[A block of data]
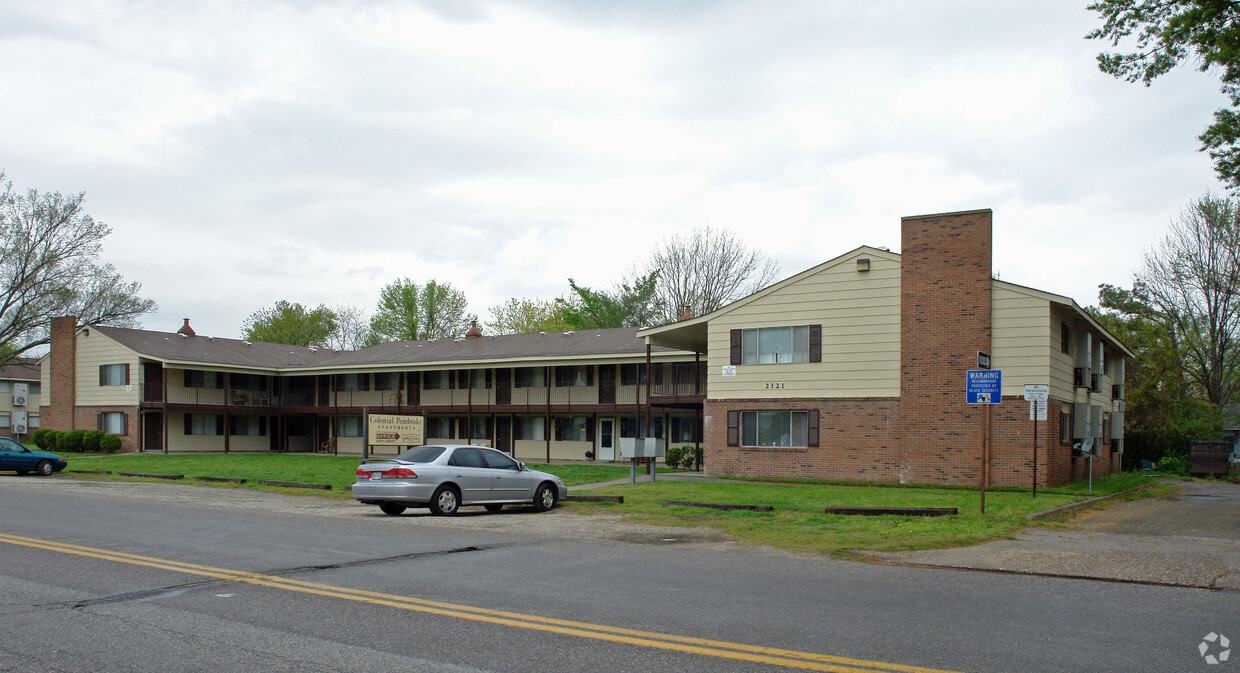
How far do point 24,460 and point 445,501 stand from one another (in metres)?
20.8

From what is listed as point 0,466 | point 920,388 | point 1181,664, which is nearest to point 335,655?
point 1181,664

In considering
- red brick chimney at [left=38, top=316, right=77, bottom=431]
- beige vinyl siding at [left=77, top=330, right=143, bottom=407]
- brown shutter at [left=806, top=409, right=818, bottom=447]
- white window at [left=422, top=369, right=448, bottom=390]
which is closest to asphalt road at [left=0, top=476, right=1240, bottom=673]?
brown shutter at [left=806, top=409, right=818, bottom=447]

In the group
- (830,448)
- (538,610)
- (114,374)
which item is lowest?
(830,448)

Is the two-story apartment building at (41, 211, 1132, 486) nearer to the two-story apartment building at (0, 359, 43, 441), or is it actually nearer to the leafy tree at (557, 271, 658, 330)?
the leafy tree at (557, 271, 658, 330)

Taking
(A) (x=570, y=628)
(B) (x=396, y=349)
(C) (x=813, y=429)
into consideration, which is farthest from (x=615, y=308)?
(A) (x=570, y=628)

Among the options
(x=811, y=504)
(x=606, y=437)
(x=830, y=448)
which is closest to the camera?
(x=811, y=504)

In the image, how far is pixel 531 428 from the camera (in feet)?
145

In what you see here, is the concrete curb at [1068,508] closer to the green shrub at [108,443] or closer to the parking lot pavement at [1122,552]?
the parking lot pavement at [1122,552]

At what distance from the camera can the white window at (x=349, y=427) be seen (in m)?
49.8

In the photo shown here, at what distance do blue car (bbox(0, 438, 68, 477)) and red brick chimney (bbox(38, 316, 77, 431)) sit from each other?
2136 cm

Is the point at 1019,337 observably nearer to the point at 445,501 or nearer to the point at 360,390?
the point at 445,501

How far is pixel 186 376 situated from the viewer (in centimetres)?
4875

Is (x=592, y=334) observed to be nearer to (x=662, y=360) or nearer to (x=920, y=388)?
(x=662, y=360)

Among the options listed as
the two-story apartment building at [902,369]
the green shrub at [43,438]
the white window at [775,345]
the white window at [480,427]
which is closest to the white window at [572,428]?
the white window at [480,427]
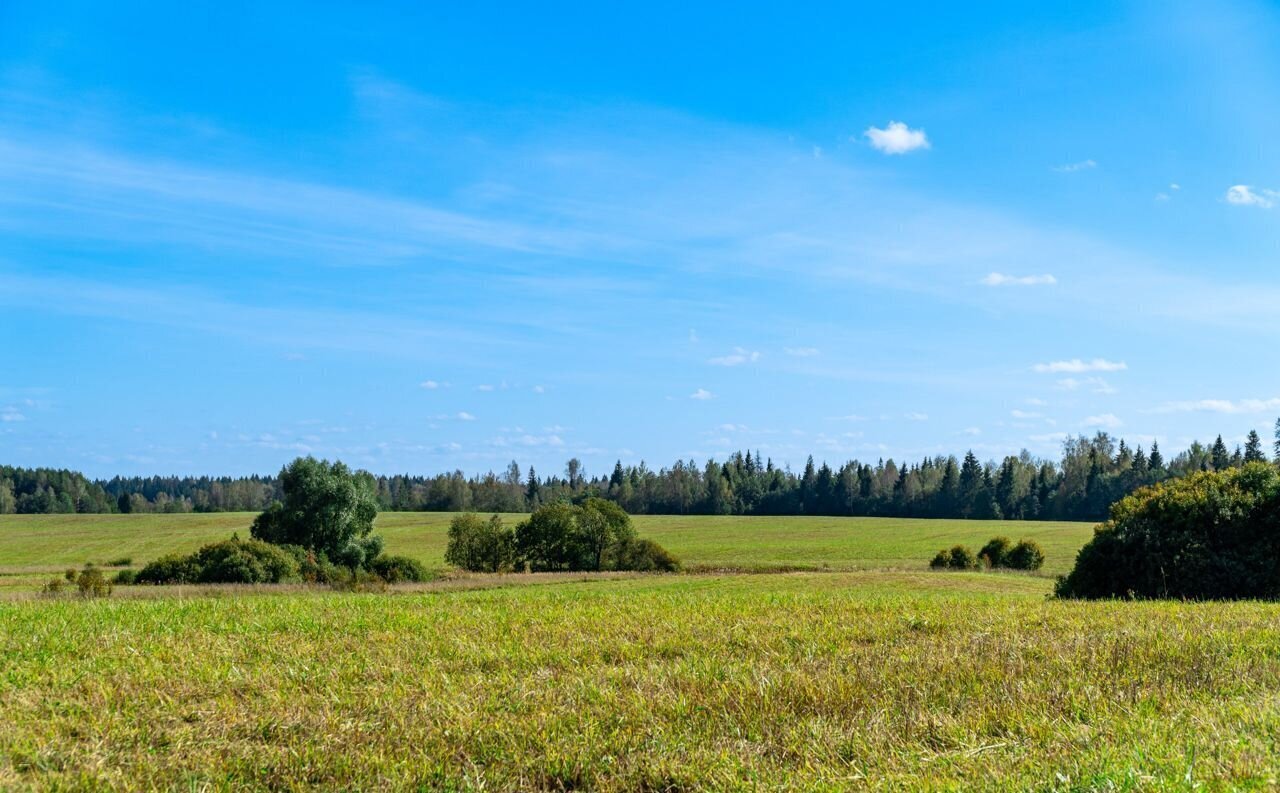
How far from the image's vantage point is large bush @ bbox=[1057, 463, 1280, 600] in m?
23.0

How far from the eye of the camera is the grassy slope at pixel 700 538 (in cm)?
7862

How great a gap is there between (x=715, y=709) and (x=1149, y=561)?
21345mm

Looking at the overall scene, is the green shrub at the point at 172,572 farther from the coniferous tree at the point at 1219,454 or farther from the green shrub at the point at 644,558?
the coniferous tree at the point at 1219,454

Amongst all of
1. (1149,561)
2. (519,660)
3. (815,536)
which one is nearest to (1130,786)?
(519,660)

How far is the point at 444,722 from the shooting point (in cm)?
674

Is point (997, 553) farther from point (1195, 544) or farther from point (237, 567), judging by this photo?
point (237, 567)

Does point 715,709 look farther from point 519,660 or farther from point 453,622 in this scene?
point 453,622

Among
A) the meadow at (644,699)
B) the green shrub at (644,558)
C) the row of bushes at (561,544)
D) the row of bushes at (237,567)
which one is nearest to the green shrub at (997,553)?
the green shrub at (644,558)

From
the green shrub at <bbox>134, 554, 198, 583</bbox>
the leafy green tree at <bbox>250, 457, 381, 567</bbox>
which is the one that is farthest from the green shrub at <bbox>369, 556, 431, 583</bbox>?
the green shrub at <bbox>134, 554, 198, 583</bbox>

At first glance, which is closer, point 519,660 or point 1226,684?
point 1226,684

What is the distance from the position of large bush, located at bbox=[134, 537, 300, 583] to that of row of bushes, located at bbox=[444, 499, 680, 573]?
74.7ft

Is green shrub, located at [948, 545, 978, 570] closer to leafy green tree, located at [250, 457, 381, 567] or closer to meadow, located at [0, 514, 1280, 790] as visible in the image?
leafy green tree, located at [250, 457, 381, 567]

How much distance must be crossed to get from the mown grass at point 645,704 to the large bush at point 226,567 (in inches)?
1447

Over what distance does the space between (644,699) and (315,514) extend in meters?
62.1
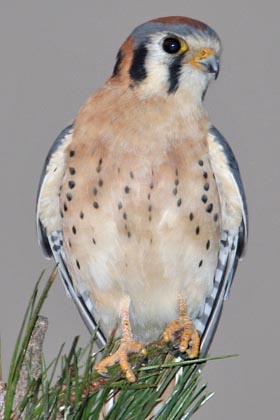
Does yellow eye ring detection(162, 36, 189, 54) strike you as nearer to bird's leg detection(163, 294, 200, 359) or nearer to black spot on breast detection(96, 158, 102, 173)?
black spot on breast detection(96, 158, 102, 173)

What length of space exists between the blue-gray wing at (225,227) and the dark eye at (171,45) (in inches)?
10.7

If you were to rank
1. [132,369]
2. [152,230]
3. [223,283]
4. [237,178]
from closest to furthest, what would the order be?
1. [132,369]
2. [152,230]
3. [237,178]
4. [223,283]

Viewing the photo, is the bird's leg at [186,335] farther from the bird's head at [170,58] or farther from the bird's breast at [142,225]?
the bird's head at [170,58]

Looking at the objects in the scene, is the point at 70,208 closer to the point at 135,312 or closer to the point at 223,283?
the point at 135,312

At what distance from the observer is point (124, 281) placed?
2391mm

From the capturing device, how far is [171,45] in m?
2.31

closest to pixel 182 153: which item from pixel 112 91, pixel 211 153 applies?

Required work: Copy all of these records line for line, leaving out the pictures.

Solution to the exercise:
How far do point 24,460 and point 445,501 stand from one another (in metres)?
20.8

From what is listed as point 0,466 | point 920,388 | point 1181,664, which is nearest to point 335,655?
point 1181,664

In considering
- red brick chimney at [left=38, top=316, right=77, bottom=431]
- beige vinyl siding at [left=77, top=330, right=143, bottom=407]
- brown shutter at [left=806, top=409, right=818, bottom=447]
- white window at [left=422, top=369, right=448, bottom=390]
which is closest to asphalt road at [left=0, top=476, right=1240, bottom=673]?
brown shutter at [left=806, top=409, right=818, bottom=447]

In the group
- (830,448)
- (538,610)
- (114,374)
which item is lowest?
(830,448)

Is the two-story apartment building at (41, 211, 1132, 486) nearer to the two-story apartment building at (0, 359, 43, 441), or is it actually nearer to the leafy tree at (557, 271, 658, 330)?
the leafy tree at (557, 271, 658, 330)

Taking
(A) (x=570, y=628)
(B) (x=396, y=349)
(C) (x=813, y=429)
into consideration, which is farthest from (x=615, y=308)?
(A) (x=570, y=628)

Among the options
(x=811, y=504)
(x=606, y=437)
(x=830, y=448)
which is closest to the camera?
(x=811, y=504)

In the image, how far is pixel 531 428 from the camera (in feet)?
145

In what you see here, is the concrete curb at [1068,508] closer to the green shrub at [108,443] or closer to the parking lot pavement at [1122,552]?
the parking lot pavement at [1122,552]

At what distance from the camera can the white window at (x=349, y=427) be seen (in m)?
49.8

In the photo shown here, at what distance do blue car (bbox(0, 438, 68, 477)) and red brick chimney (bbox(38, 316, 77, 431)) sit from each other?
2136 cm

Is the point at 1019,337 observably nearer to the point at 445,501 or nearer to the point at 360,390?
the point at 445,501

How far is pixel 186 376 situated from the viewer (in centimetres)?
4875

Is (x=592, y=334) observed to be nearer to (x=662, y=360) or nearer to (x=920, y=388)?
(x=662, y=360)

Among the options listed as
the two-story apartment building at [902,369]
the green shrub at [43,438]
the white window at [775,345]
the white window at [480,427]
which is closest to the white window at [572,428]?
the white window at [480,427]
How far from the image's vantage point is large bush @ bbox=[1057, 463, 1280, 600] in m?
23.0

How far from the eye of the camera is the grassy slope at pixel 700 538 (in cm)?
7862

How great a gap is there between (x=715, y=709) and (x=1149, y=561)?
21345mm

Looking at the overall scene, is the green shrub at the point at 172,572 farther from the coniferous tree at the point at 1219,454 or farther from the green shrub at the point at 644,558?
the coniferous tree at the point at 1219,454

Amongst all of
1. (1149,561)
2. (519,660)
3. (815,536)
which one is nearest to (1130,786)?
(519,660)

How far is the point at 444,722 from the shooting point (in cm)?
674

Is point (997, 553) farther from point (1195, 544) or farther from point (237, 567), judging by this photo?
point (237, 567)

Does point 715,709 look farther from point 519,660 or farther from point 453,622 in this scene?
point 453,622

Among
A) the meadow at (644,699)
B) the green shrub at (644,558)
C) the row of bushes at (561,544)
D) the row of bushes at (237,567)
which one is nearest to the green shrub at (997,553)?
the green shrub at (644,558)

From
the green shrub at <bbox>134, 554, 198, 583</bbox>
the leafy green tree at <bbox>250, 457, 381, 567</bbox>
which is the one that is farthest from the green shrub at <bbox>369, 556, 431, 583</bbox>?
the green shrub at <bbox>134, 554, 198, 583</bbox>

At first glance, which is closer, point 519,660 or point 1226,684?
point 1226,684

What is the distance from the position of large bush, located at bbox=[134, 537, 300, 583] to that of row of bushes, located at bbox=[444, 499, 680, 573]?
74.7ft

Is green shrub, located at [948, 545, 978, 570] closer to leafy green tree, located at [250, 457, 381, 567] or closer to meadow, located at [0, 514, 1280, 790] as visible in the image?
leafy green tree, located at [250, 457, 381, 567]

How much distance must be crossed to get from the mown grass at point 645,704 to the large bush at point 226,567 (in inches)?
1447

Over what distance does the space between (644,699) and (315,514) extend in meters?
62.1
Does yellow eye ring detection(162, 36, 189, 54) strike you as nearer to bird's leg detection(163, 294, 200, 359) or nearer to black spot on breast detection(96, 158, 102, 173)?
black spot on breast detection(96, 158, 102, 173)

What length of space exists between the blue-gray wing at (225,227) and the dark eye at (171,45) (in inches)?
10.7

If you were to rank
1. [132,369]
2. [152,230]
3. [223,283]
4. [237,178]
from closest to furthest, what would the order be?
1. [132,369]
2. [152,230]
3. [237,178]
4. [223,283]

Viewing the photo, is the bird's leg at [186,335] farther from the bird's head at [170,58] or farther from the bird's breast at [142,225]?
the bird's head at [170,58]

Looking at the objects in the scene, is the point at 70,208 closer to the point at 135,312 or closer to the point at 223,283?
the point at 135,312

At what distance from the observer is point (124, 281) placed?
2391mm

From the capturing device, how far is [171,45] in m?
2.31

closest to pixel 182 153: which item from pixel 112 91, pixel 211 153 applies?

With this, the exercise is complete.